====== The input

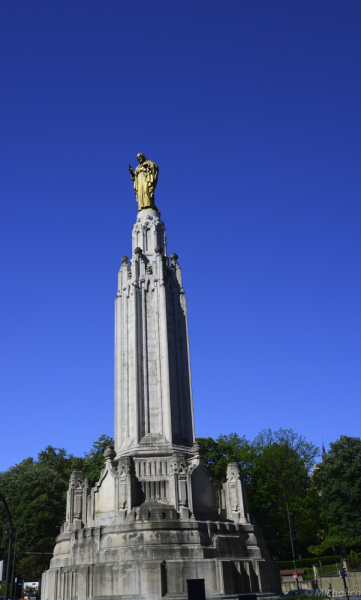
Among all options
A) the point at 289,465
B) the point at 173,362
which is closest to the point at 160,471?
the point at 173,362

============

## Short task
Please put every line of text from the entries above into a JSON list of strings, one string per line, with blank lines omitted. Leave the pictures out of the list.

## Final result
[
  "Among all options",
  "A) the point at 289,465",
  "B) the point at 173,362",
  "which is closest to the point at 160,471?",
  "the point at 173,362"
]